How do we stop wasting our life?
It is rather amusing how proudly people weave phrases such as ‘optimize your potential’, ‘live your life efficiently’, ‘time is money’ into their conversation without a moment of reflecting that this is a language of machines and applying this thinking carte blanc to humans is going to kick up some serious undesirable side effects.
We are not Machines…
For one, machines are predictable. They can be highly complicated but there is a monotonous predictability to them. For example, a car does not wake up in the morning and decides that it is going to annoy you by refusing to turn on just because you were nasty to her the other day.
Barring some, most machines are predictable: complicated but largely predictable.
Humans, on the other hand, are not that predictable. They are complex and work through highly interdependent system of dynamical interactions (e.g. relationships, sleep, mood, health, etc.). For a quick primer on the difference between humans and machines in terms of unpredictability, try asking the same question few times in a single day to your significant other.
In order for us to survive and thrive through treacherous terrain of jungles (modern life), nature has gifted us with inbuilt fail-safe mechanism to prevent excessive wear and tear. These fail safe mechanisms are sleep, food, rest, relationships, community and social capital.
When we mindlessly apply optimization principles of mechanical world to humans, sleep, relationships, rest, and social capital are the first causalities. How many times have you found missing sleep or have foregone tending to your relationships in the name of work, efficiency and productivity?
By following machine-inspired optimization principles, no doubt we can be very efficient in terms of productivity, however, we also start to eat away at things which preserve our sanity. For example, loss of sleep has massive short-term and long term consequences. Overemphasis on financial capital leads to loss of social capital and instigates people to behave in an asocial or even anti-social manner.
Beyond Machines…
Furthermore, a life build upon optimization, efficiency and productivity troika (without considering the role of intangibles in it) is often vulnerable to un-predicted failures (e.g. suicides, mental breakdowns, school shootings, sudden health issues, etc.). It may not be too much of a stretch to think of unprecedented rise of mental health problems, depression, suicides, loneliness, and other life style-related problems in our society as side effects of our desire to over-optimize living (a recent report by Civic Action pegged 1 in every 2 workers in Toronto and its surrounding area to be suffering from mental health issues). Regardless of how we rationalize it, it has staggering personal, financial and social cost.
Nature has taken billions of years to build us with appropriate check and balances and it is rather naïve of us (or smarty-pant) to think that we can get ahead of it just because we can put together complicated machines.
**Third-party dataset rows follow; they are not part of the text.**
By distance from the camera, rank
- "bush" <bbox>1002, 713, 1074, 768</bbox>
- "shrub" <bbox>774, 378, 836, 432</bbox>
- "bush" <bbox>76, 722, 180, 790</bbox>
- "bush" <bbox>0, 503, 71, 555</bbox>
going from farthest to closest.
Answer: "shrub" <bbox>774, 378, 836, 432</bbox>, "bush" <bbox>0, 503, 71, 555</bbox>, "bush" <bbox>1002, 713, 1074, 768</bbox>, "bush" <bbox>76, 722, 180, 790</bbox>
The optimal ways to good living is about focusing adequately on the following:
- Meaningful relationships
- Sleep/intentional rest
- Community engagement
- Meaningful work
- Self-awareness (non-self-centred type awareness)
- Creative autonomy
- Altruistic goals
And understanding the limitation of the following:
- Money
- Ambition
- Mechanical productivity
- Mindless pursuit of self-interest
Once we start to sift through the sound-bytes of current wisdom, we come to realize the ways to stop wasting our lives. That, time-tested ways of living well are as old as our ancestors, these methods have long survivability index. It is the same old stuff: family, friends, adequate resources, community connections, meaningful work, etc.
Rest all is largely a noise created by commercially-inclined humanoids dressed in fine Italian suits, silk and finery.